(Mathematics:)

Beginning of a phrase binding a name to a certain value. The scope of the binding is understood (from clues from natural language, usually).

For instance:

Let x satisfy
x2=x+1.
Then 1/x=x-1.

(Computer science:)

(Lisp, functional programming languages:)
A special form for binding one or more values to names. The scope of the binding is the extent of the form (in older Lisps, e.g. Emacs Lisp, this is the dynamic extent, and the binding is dynamic binding; in functional programming languages and the newer Lisps, e.g. Common Lisp or Scheme, this is the static extent, and the binding is static binding).

Even in an impure functional language (Scheme, Lisp with static binding, ML and the like), this is not assignment in any form! All that happens is that certain values are given names for a short scope. (However, these names may later be assigned, e.g. with Scheme's set! special form; that is assignment...).

The Lispish form of let is:

(let ((VAR1 VAL1)
      ; ...
      (VALk VALk))
  BODY)
which evaluates the form(s) BODY with VALi named VARi. Note that all bindings occur simultaneously here.

This Lispish let is really just syntactic sugar for Scheme's

((lambda (VAR1 ... VARk)
    BODY)
 VAL1 ... VALk)
(The Lisp equivalent is essentially the same, but requires a funcall).

Other functional language's lets are the same conceptually, but generally with a more verbose concrete syntax.

(BASIC:)
Presumably inspired by the much earlier usage in Lisp (above), and exhibiting the usual confusion exemplified by BASIC's "it's too hard for beginners, let's tell them something wrong" attitude, BASIC uses the LET keyword as a prefix to assignment!

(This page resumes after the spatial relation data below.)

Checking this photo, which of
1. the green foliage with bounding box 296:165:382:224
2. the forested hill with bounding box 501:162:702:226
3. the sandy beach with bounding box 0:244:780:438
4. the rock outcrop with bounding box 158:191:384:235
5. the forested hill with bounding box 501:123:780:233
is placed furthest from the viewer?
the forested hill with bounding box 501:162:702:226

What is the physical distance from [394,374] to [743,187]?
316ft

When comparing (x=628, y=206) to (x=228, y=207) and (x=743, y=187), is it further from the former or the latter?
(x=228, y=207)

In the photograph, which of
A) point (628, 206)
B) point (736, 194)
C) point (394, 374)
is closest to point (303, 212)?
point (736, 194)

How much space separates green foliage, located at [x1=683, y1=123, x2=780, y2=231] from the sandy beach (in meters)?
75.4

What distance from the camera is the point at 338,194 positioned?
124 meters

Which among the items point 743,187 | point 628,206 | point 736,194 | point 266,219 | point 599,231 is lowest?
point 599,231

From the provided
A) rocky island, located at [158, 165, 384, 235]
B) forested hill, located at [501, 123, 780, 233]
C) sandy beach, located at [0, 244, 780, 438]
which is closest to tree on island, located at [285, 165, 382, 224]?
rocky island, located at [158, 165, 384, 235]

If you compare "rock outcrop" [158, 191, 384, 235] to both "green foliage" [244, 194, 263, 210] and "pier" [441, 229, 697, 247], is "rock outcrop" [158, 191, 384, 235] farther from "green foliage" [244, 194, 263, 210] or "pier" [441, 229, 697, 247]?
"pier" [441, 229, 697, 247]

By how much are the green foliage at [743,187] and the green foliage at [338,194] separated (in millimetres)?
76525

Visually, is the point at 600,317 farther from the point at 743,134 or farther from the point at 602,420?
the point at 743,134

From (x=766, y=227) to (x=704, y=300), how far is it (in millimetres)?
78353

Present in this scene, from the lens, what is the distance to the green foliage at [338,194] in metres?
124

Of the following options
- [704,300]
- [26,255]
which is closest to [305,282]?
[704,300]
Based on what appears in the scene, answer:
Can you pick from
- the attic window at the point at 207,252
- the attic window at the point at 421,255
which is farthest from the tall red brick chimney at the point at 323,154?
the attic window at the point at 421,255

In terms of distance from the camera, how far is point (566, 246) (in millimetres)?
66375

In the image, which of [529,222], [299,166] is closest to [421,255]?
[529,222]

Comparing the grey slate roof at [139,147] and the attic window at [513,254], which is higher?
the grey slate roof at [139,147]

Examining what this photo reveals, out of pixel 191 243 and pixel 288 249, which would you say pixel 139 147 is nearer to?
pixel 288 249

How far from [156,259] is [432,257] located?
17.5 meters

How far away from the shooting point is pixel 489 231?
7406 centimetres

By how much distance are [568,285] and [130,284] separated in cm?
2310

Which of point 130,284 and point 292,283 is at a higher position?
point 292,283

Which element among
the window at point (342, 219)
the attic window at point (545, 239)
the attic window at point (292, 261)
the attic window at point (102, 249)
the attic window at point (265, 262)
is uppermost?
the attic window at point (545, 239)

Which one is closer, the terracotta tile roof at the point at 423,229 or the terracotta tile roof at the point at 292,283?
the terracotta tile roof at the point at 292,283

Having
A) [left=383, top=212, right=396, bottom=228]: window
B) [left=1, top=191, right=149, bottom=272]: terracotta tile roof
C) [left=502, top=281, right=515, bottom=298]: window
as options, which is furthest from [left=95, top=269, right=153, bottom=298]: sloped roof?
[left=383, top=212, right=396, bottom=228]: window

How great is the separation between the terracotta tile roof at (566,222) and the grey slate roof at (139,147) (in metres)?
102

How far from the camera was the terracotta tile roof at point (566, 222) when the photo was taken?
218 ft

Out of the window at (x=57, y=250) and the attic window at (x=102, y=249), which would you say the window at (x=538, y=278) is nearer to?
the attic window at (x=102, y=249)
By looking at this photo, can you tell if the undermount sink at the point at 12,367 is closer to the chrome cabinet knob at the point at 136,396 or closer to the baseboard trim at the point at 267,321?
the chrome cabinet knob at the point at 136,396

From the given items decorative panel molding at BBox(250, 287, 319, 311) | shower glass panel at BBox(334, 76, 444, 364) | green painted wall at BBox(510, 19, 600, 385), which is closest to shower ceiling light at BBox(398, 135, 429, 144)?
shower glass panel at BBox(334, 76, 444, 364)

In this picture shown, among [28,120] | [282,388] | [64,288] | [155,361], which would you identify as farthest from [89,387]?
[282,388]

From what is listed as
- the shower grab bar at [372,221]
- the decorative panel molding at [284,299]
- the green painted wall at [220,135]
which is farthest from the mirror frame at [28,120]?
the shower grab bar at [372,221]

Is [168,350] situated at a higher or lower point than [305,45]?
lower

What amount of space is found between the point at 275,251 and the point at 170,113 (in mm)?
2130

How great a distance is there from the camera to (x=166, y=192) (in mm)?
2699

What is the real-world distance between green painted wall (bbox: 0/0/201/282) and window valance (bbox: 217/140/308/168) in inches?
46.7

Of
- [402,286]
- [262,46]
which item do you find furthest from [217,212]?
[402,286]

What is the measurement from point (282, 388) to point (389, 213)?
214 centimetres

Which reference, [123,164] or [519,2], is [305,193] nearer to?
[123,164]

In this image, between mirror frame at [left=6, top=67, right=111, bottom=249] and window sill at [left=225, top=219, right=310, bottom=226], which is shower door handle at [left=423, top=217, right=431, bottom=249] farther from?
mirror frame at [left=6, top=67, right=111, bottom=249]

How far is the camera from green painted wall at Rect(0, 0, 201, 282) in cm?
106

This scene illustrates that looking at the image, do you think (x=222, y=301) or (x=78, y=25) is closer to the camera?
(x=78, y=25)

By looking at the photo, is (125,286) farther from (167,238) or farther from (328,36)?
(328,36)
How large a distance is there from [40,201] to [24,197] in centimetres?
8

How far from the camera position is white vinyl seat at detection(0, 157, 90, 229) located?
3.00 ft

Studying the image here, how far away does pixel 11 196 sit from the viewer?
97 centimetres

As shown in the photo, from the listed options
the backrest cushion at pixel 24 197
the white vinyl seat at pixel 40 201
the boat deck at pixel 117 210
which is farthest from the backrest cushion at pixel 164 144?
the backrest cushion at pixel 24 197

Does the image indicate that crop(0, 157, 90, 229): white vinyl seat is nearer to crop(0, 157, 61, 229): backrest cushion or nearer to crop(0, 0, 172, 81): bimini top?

The original BASIC required the LET in

100 LET X=something
(it simplifies the parser somewhat). But LET quickly became optional (it doesn't make any real difference to the hardness of parsing BASIC).

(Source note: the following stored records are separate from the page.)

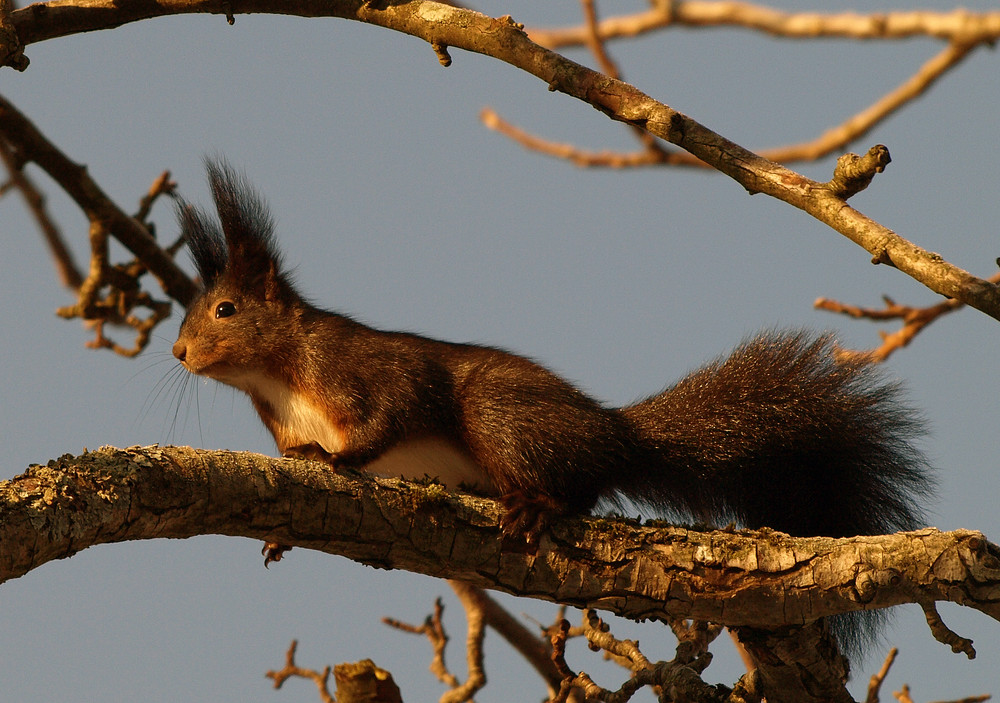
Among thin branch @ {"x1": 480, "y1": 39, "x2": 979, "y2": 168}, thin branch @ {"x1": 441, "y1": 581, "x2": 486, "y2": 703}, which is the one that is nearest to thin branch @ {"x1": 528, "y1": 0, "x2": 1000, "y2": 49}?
thin branch @ {"x1": 480, "y1": 39, "x2": 979, "y2": 168}

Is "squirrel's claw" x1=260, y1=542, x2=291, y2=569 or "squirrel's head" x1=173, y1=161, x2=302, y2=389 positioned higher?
"squirrel's head" x1=173, y1=161, x2=302, y2=389

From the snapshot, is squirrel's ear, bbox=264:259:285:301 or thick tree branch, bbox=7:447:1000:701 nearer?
thick tree branch, bbox=7:447:1000:701

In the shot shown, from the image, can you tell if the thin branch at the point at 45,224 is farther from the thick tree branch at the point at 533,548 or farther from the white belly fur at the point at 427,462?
the thick tree branch at the point at 533,548

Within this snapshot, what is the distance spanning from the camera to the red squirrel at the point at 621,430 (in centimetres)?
335

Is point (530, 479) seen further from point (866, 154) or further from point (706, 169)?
point (866, 154)

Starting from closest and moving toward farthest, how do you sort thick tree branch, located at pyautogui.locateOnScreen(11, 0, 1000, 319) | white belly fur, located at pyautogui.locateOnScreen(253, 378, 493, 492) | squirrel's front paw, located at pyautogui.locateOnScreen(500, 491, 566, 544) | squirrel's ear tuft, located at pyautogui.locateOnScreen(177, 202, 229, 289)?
thick tree branch, located at pyautogui.locateOnScreen(11, 0, 1000, 319), squirrel's front paw, located at pyautogui.locateOnScreen(500, 491, 566, 544), white belly fur, located at pyautogui.locateOnScreen(253, 378, 493, 492), squirrel's ear tuft, located at pyautogui.locateOnScreen(177, 202, 229, 289)

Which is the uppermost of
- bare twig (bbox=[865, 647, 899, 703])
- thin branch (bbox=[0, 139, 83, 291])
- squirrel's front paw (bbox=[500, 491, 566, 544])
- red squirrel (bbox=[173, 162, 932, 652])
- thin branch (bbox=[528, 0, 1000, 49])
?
thin branch (bbox=[0, 139, 83, 291])

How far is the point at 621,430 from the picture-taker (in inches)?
137

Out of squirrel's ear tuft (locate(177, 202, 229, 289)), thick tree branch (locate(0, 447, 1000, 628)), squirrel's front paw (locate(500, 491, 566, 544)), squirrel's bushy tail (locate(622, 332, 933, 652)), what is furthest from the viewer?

In BASIC's defence, we could claim it's trying to echo the mathematical usage (at the top of this writeup). But that still embodies the same confusion between binding and assignment. This helps confuse anyone who grew up on BASIC (author of present writeup included) when they first hear of the Lispish let, or when they try to grok the C++ difference between assignment (operator=) and binding (the copy constructor).